TLDR: MULTI-TAP is a new plug-and-play predictor for image-text alignment evaluation. It uses a two-stage training process on large vision-language models to provide both overall and fine-grained scores, aligning strongly with human judgments. It significantly improves inference efficiency and long-sequence processing compared to existing methods. The research also introduces EYE4ALL, a new dataset with blind and low-vision user preferences, to benchmark assistive AI systems.
In the rapidly evolving landscape of vision-language models, accurately and efficiently evaluating how well an image aligns with its text description has become a critical challenge. Traditional evaluation methods often fall short, especially when dealing with complex, instruction-rich texts that mirror real-world scenarios. Existing evaluation predictors typically lack one or more crucial properties: strong alignment with human judgments, the ability to process long text sequences, inference efficiency, or applicability to multi-objective scoring.

━━━━━━━━━━━━━━━━

Required action — According to the MULTI-TAP summary, what new dataset does the research introduce? The lines below come from a different source than the summary above.

━━━━━━━━━━━━━━━━

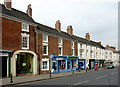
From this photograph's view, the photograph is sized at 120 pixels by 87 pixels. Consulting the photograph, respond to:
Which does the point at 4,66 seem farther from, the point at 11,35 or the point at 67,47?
the point at 67,47

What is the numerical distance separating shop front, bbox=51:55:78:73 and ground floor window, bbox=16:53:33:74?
4.47 metres

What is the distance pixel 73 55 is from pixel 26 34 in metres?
16.7

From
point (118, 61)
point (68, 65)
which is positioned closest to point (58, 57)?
point (68, 65)

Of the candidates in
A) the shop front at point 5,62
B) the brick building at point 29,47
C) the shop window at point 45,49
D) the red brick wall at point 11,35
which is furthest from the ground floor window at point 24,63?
the shop window at point 45,49

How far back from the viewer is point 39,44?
26.4 m

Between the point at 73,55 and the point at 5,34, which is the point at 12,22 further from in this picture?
the point at 73,55

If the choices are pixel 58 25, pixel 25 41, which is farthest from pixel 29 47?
pixel 58 25

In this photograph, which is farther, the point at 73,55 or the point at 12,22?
the point at 73,55

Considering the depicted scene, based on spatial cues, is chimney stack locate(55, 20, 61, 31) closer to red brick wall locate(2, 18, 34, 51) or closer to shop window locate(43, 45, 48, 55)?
shop window locate(43, 45, 48, 55)

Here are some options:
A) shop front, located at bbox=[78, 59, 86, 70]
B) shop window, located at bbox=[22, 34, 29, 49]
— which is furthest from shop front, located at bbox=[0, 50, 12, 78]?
shop front, located at bbox=[78, 59, 86, 70]

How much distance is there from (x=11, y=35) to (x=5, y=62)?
3.90m

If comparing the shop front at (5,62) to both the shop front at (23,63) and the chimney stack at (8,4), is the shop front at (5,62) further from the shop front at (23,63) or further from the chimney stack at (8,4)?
the chimney stack at (8,4)

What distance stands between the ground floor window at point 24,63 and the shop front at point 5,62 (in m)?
1.95

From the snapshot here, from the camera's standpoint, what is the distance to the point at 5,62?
68.5ft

━━━━━━━━━━━━━━━━

Response for this exercise — EYE4ALL, a dataset with blind and low-vision user preferences.